Livre, PCP e BE exigiram esta quinta-feira ao ministro da Educação que assuma as suas responsabilidades sobre as falhas no processo de correção digital dos exames nacionais e que "nem pense" em culpar os professores por eventuais atrasos.
Em declarações aos jornalistas na Assembleia da República, a deputada do Livre Filipa Pinto considerou "inacreditável que o senhor ministro mais uma vez não assuma as suas responsabilidades", depois de Fernando Alexandre ter afirmado esta manhã que faltam professores para classificar os exames nacionais de algumas disciplinas, apelando à disponibilidade dos docentes.
"A culpa deste caos não é dos professores, a culpa é de terem levado a cabo uma megalómana digitalização de exames, sem qualquer planeamento, prevenção e agora também implementação. Uma implementação que, como estamos a perceber, tem sido um desastre", criticou a deputada do Livre.
Filipa Pinto considerou que um governante, numa situação destas em que "famílias e alunos estão em pânico", deveria "trazer tranquilidade". "E um governante que não faz isto não é um bom governante", acrescentou.
Interrogada sobre se este contexto intensifica a necessidade de aprovar uma comissão parlamentar de inquérito, como foi proposto pelo BE, Filipa Pinto respondeu que "além de auditorias que têm de ser feitas", uma comissão deste tipo também poderá "trazer respostas que são necessárias perceber e compreender num momento destes".
Pelo PCP, o deputado Alfredo Maia avisou o Governo para que "nem pense em tentar responsabilizar os professores pelo que está a acontecer", após as declarações do ministro da Educação esta manhã.

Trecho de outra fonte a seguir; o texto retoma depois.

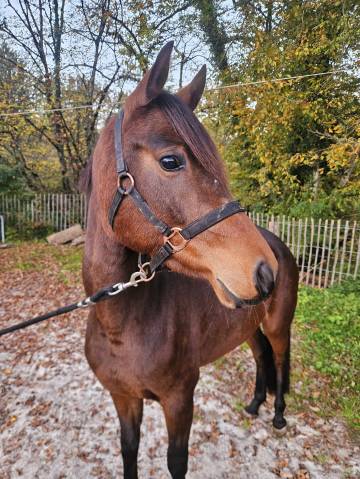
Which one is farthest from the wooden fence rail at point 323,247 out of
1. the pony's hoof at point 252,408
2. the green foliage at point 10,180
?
the green foliage at point 10,180

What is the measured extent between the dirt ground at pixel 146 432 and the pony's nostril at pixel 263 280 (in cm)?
233

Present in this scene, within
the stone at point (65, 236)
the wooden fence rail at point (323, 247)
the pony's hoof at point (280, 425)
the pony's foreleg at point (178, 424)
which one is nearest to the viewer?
the pony's foreleg at point (178, 424)

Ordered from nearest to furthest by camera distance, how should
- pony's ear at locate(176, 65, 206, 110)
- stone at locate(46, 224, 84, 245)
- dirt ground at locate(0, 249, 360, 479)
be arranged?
pony's ear at locate(176, 65, 206, 110), dirt ground at locate(0, 249, 360, 479), stone at locate(46, 224, 84, 245)

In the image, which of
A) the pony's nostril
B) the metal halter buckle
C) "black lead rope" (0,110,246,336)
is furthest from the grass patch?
the pony's nostril

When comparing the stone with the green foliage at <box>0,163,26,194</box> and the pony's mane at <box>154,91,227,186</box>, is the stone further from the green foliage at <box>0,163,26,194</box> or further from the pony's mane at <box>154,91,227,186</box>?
the pony's mane at <box>154,91,227,186</box>

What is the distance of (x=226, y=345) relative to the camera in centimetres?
223

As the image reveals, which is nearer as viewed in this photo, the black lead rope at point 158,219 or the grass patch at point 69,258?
the black lead rope at point 158,219

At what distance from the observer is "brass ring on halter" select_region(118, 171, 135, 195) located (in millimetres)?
1204

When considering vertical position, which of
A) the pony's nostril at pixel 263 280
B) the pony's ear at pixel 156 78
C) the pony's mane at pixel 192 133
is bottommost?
the pony's nostril at pixel 263 280

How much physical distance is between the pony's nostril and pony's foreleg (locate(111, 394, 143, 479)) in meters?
1.44

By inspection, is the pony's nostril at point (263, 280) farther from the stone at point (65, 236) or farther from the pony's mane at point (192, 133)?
the stone at point (65, 236)

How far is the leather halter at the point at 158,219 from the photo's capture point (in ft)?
3.68

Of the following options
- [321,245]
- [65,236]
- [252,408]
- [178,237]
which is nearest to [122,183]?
[178,237]

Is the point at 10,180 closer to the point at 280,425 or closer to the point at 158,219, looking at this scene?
the point at 280,425
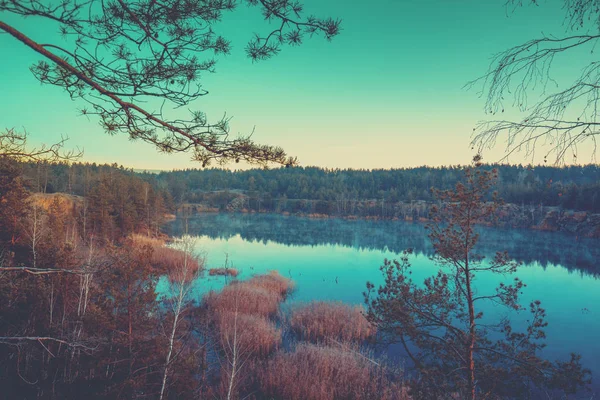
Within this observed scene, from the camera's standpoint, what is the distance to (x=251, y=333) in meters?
10.0

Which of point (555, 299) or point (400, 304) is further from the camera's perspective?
point (555, 299)

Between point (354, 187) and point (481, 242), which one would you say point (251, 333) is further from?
point (354, 187)

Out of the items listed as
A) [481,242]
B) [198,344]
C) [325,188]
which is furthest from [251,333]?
[325,188]

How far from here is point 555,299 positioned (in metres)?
17.4

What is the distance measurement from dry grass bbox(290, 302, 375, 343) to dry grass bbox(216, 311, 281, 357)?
1.10 m

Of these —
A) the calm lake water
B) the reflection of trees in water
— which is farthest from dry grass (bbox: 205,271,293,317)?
the reflection of trees in water

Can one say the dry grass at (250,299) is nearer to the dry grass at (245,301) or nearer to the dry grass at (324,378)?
the dry grass at (245,301)

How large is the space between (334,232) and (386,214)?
90.7ft

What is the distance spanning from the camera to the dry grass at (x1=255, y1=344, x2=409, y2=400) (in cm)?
718

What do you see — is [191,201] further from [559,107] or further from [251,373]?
[559,107]

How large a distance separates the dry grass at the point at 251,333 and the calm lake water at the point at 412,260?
4720mm

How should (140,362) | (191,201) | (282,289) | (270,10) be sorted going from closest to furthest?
(270,10)
(140,362)
(282,289)
(191,201)

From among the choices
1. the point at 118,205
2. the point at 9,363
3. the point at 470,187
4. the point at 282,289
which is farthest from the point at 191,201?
the point at 470,187

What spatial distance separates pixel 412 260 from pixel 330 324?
1702 cm
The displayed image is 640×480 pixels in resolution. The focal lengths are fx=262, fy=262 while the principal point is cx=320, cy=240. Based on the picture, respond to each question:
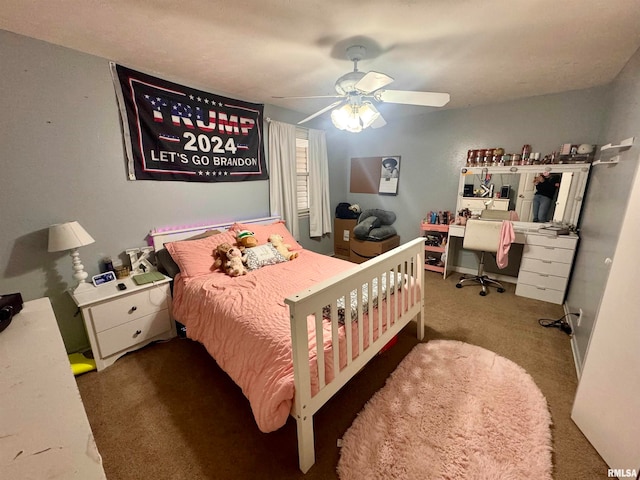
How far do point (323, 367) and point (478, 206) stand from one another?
3.22 meters

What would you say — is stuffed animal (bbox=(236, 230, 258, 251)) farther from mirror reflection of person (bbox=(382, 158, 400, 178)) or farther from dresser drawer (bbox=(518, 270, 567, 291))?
dresser drawer (bbox=(518, 270, 567, 291))

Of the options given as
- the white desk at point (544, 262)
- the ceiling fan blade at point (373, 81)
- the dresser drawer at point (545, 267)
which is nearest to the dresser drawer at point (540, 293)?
the white desk at point (544, 262)

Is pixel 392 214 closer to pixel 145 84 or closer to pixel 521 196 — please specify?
pixel 521 196

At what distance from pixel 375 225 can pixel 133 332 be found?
3205 mm

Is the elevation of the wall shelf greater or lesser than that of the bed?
greater

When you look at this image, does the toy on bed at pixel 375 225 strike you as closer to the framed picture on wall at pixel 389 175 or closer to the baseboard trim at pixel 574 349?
the framed picture on wall at pixel 389 175

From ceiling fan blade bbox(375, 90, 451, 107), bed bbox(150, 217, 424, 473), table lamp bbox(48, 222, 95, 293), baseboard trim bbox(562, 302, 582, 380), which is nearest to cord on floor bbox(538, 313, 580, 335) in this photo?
baseboard trim bbox(562, 302, 582, 380)

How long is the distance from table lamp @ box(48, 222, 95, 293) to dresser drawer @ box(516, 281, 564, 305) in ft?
13.9

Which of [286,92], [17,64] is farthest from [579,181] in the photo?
[17,64]

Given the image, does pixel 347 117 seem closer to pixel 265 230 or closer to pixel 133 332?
pixel 265 230

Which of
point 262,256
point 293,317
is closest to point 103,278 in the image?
point 262,256

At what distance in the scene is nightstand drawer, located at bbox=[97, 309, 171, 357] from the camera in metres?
1.96

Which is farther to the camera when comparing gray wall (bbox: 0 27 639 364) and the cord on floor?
the cord on floor

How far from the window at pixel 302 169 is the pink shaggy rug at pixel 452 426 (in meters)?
2.59
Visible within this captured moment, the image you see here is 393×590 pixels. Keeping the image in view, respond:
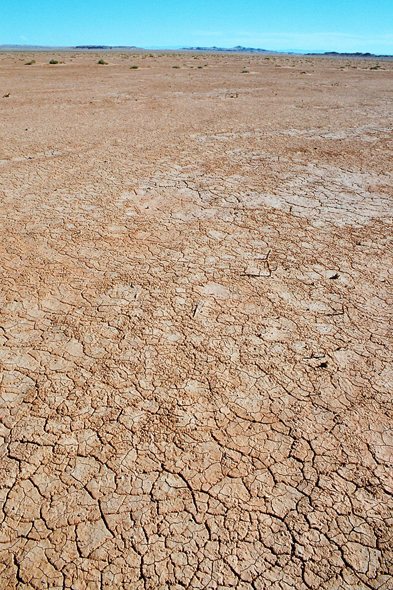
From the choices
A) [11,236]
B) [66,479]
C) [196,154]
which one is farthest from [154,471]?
[196,154]

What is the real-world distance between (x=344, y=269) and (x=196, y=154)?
3.49 meters

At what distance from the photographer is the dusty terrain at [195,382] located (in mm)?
1396

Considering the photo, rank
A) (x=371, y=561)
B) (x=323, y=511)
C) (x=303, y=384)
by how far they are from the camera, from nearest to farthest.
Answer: (x=371, y=561), (x=323, y=511), (x=303, y=384)

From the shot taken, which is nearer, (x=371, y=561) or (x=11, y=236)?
(x=371, y=561)

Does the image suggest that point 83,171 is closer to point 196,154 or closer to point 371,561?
point 196,154

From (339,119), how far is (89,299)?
789 cm

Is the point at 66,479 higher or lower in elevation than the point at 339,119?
lower

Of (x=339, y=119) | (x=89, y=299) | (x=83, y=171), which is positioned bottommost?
(x=89, y=299)

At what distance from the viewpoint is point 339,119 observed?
861cm

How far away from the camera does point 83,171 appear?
508 centimetres

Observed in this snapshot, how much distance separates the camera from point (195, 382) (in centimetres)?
207

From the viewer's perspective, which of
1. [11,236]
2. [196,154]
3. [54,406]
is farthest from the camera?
[196,154]

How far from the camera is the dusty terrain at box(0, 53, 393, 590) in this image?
140 cm

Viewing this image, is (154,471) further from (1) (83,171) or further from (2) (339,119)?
(2) (339,119)
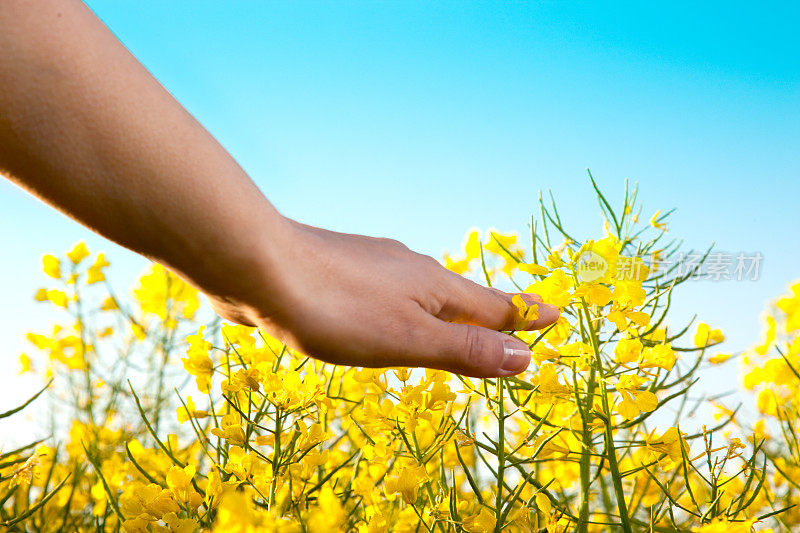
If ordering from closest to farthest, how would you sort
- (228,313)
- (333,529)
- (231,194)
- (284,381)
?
(333,529) → (231,194) → (228,313) → (284,381)

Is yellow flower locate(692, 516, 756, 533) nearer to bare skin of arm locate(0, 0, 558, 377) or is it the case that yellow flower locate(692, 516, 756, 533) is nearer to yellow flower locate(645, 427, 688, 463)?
yellow flower locate(645, 427, 688, 463)

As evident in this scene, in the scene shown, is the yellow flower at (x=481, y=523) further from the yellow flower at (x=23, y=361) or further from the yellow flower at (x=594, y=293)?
the yellow flower at (x=23, y=361)

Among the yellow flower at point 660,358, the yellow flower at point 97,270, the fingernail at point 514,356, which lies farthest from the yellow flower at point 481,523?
the yellow flower at point 97,270

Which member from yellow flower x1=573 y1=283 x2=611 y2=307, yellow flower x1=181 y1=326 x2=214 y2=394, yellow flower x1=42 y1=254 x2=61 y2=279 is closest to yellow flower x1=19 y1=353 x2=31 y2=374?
yellow flower x1=42 y1=254 x2=61 y2=279

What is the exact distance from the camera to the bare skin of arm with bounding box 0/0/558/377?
0.56 m

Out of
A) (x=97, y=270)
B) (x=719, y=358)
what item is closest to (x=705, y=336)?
(x=719, y=358)

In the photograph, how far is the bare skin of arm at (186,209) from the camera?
562 mm

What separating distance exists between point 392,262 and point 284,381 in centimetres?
27

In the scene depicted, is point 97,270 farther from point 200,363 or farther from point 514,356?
point 514,356

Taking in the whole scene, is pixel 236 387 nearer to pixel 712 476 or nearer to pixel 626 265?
pixel 626 265

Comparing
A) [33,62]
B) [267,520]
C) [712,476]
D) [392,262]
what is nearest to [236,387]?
[392,262]

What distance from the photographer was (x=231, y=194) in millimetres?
658

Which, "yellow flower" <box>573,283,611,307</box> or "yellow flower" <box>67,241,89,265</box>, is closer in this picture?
"yellow flower" <box>573,283,611,307</box>

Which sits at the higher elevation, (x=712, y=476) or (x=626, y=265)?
(x=626, y=265)
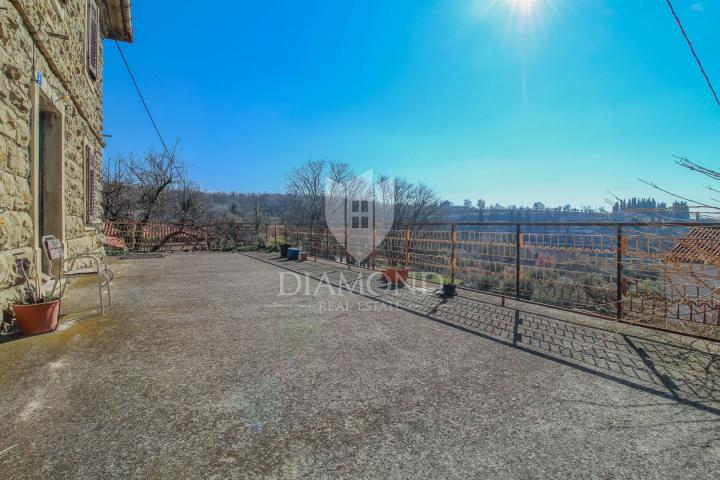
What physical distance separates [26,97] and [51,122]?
151 centimetres

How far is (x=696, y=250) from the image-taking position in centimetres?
Result: 261

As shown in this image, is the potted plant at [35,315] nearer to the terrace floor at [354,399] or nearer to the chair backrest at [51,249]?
the terrace floor at [354,399]

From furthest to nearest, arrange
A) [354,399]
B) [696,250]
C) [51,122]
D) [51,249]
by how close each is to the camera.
→ 1. [51,122]
2. [51,249]
3. [696,250]
4. [354,399]

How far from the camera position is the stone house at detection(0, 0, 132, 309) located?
11.0 ft

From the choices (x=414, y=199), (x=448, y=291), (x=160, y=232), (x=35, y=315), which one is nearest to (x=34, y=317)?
(x=35, y=315)

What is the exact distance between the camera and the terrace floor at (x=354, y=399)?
1622mm

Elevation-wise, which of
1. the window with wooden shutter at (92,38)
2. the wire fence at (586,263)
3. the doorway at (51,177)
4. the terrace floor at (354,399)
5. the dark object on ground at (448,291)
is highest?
the window with wooden shutter at (92,38)

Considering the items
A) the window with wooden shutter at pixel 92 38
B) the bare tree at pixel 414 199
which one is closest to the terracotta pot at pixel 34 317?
the window with wooden shutter at pixel 92 38

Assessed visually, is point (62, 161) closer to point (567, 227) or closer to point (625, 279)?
point (567, 227)

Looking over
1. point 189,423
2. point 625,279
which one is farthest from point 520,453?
point 625,279

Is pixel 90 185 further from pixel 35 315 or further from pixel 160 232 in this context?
pixel 160 232

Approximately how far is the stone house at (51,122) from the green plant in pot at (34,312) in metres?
0.16

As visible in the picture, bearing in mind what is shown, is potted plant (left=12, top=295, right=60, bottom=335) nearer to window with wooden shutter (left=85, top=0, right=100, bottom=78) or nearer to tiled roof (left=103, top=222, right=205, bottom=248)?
window with wooden shutter (left=85, top=0, right=100, bottom=78)

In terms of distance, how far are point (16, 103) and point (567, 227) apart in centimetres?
611
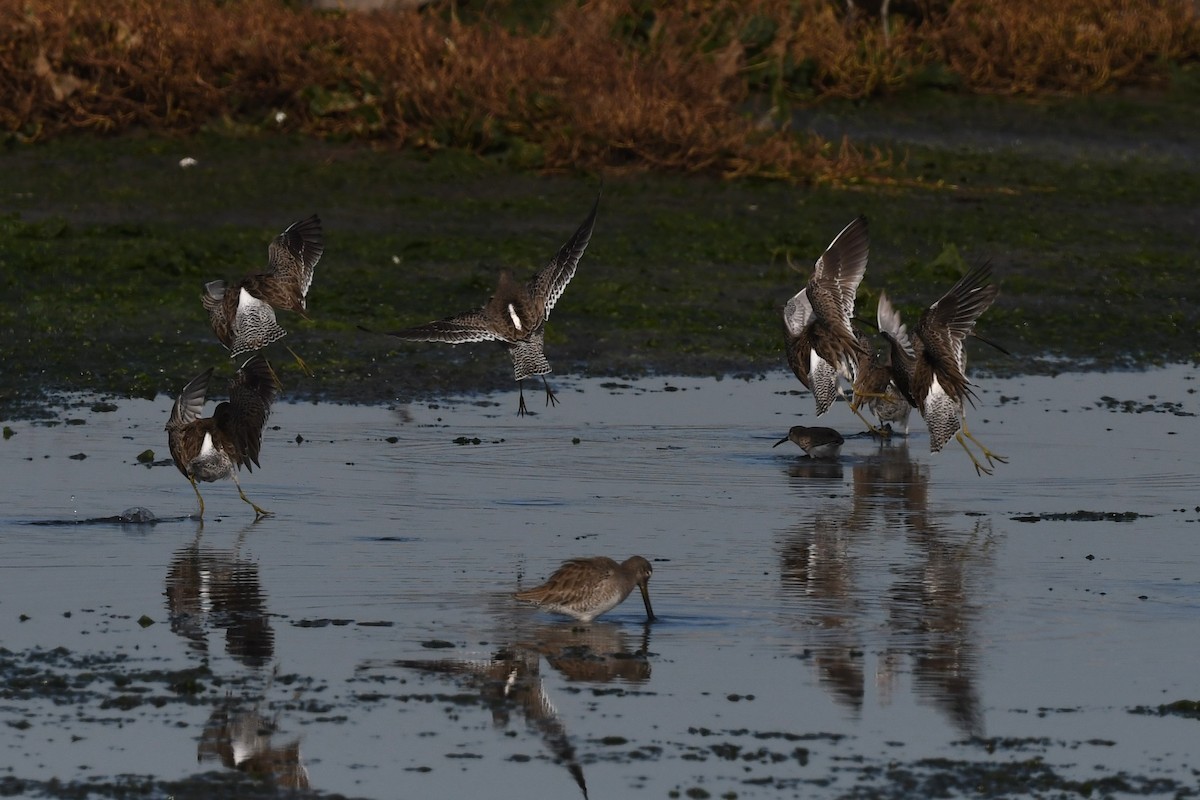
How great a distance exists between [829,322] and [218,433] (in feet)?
13.6

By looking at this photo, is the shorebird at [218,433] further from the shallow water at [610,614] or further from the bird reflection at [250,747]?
the bird reflection at [250,747]

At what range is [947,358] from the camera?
12352 millimetres

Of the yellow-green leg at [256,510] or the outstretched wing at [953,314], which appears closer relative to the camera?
the yellow-green leg at [256,510]

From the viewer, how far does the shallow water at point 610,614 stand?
6980mm

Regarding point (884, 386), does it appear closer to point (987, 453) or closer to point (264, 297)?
point (987, 453)

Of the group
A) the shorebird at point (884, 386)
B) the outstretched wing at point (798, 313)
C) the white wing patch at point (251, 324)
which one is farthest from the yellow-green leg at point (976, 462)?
the white wing patch at point (251, 324)

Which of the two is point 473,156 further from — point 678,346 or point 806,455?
point 806,455

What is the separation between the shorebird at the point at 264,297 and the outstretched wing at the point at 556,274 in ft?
4.21

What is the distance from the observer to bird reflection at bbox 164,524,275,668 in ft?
27.3

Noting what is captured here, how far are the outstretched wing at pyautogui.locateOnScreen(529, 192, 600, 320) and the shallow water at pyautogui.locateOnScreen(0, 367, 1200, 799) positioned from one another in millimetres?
798

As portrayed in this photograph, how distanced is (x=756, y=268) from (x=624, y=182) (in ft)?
8.54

"O que está a acontecer é da exclusiva e inteira responsabilidade do Governo e do Ministério da Educação e por isso tem que assumir todas as responsabilidades. Não pode penalizar os estudantes e também não pode responsabilizar professores que não têm nenhuma responsabilidade neste processo", defendeu o deputado.
Alfredo Maia argumentou que "os últimos desenvolvimentos comprovam mais uma vez a importância do debate de urgência marcado pelo PCP" para sexta-feira, "assim como comprova a gravidade da imensa atrapalhada que está montada em relação aos exames e que afeta centenas de milhares de estudantes e as suas famílias".
O deputado do PCP rejeitou que sejam "os estudantes a pagar a fatura" e a acabar prejudicados neste processo e alertou para o previsível aumento de pedidos de revisão de prova que devem surgir após a publicação das notas finais.
Pelo BE, o deputado único Fabian Figueiredo disse ter assistido a "uma das conferências de imprensa mais surreais de um ministro", acusando Fernando Alexandre de não assumir as suas responsabilidades ao ter "desmantelado" os organismos do Ministério e ignorado os alertas do projeto-piloto no exame de Filosofia, que já tinha registado algumas falhas.
Fabian Figueiredo acusou ainda o ministro de mentir, afirmando que Fernando Alexandre "há uns dias" garantiu que não havia falta de professores qualificadores e "à 25.ª hora a desculpa que arranja é esta".
O parlamentar defendeu que assim que este processo terminar Fernando Alexandre deve apresentar a sua demissão, porque "o país precisa de um novo ministro" e o atual "não tem credibilidade para nada".
O bloquista considerou ainda que o primeiro-ministro tem que garantir que o primeiro dia de aulas começa na data prevista, em setembro, sob pena de "o caos de julho somar-se ao caos de setembro", e desafiou Luís Montenegro a anunciar esta quinta-feira no debate a isenção da taxa de 25 euros para reapreciação de prova.
Fabian Figueiredo apelou ainda a todos os partidos, inclusive PSD e CDS-PP para que viabilizem a comissão parlamentar de inquérito proposta pelo BE, por estar "em causa um pilar fundamental do sistema de ensino e do acesso ao Ensino Superior".